A handoff done in-memory: the previous session's history is summarised, and the summary seeds a fresh session. Lossy by design: the transcript is a primary source, the summary a secondary source — detail traded for headroom. Triggered manually by the user, or automatically via autocompact.
The mechanism: the context window is finite, and a long session fills it — every tool result, every file read, every wrong turn stays in history. When it gets heavy, the harness asks the model to summarise the session, throws the original history away, and seeds a fresh session with the summary. Whatever didn't make it into the summary is gone from the context. Some harnesses soften this by keeping the old transcript on disk and leaving a context pointer to it in the summary — the secondary source links back to its primary source, so a detail the summary lost can be recovered by re-reading the original.
The summary is written by the model, so it can be prompted. "Preserve the schema decisions" makes the generated artifact more deliberate.

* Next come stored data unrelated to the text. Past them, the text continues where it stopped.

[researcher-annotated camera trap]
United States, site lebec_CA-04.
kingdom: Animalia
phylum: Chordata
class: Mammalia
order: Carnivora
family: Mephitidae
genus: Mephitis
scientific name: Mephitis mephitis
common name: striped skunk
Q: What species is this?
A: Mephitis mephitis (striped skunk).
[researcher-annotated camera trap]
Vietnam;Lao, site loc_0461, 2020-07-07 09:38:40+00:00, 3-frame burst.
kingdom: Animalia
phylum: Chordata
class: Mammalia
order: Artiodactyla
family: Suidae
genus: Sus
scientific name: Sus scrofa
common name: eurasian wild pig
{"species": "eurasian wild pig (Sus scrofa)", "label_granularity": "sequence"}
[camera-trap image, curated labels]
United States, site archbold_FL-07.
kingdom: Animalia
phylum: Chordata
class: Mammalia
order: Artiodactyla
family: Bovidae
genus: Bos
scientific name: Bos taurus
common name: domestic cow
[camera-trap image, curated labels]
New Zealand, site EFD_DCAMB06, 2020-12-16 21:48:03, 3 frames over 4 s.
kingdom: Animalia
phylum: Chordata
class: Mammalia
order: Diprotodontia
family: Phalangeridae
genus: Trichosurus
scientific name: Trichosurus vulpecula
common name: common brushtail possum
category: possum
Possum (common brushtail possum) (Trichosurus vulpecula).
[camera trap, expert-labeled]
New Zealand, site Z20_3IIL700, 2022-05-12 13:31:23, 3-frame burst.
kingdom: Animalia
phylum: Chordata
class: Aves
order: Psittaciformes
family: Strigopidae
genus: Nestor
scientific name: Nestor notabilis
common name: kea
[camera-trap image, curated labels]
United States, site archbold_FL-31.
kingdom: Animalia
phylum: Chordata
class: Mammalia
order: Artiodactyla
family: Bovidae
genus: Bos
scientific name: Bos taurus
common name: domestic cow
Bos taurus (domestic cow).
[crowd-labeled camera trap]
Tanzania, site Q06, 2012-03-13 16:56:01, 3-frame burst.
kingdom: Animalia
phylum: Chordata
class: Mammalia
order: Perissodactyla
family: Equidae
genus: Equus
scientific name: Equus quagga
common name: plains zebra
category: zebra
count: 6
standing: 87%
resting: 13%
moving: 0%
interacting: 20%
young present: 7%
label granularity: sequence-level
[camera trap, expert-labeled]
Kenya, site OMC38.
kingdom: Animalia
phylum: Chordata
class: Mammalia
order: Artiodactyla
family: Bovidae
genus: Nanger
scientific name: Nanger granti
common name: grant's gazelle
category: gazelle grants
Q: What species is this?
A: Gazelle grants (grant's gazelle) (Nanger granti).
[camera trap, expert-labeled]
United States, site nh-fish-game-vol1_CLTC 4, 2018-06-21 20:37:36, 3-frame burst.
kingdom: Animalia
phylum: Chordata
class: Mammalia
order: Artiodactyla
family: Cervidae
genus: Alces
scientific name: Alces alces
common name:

Timing matters too — compact at a phase boundary, after the plan is settled, not mid-task.
Contrast with clearing, which drops everything and starts cold: compaction tries to carry the essentials across; clearing bets they're already written down somewhere better.
Usage:
"Context's getting heavy and I still have the test pass to do."
"Compact before you start — write what must survive into the summary prompt so the new session keeps the schema decisions and drops the exploration."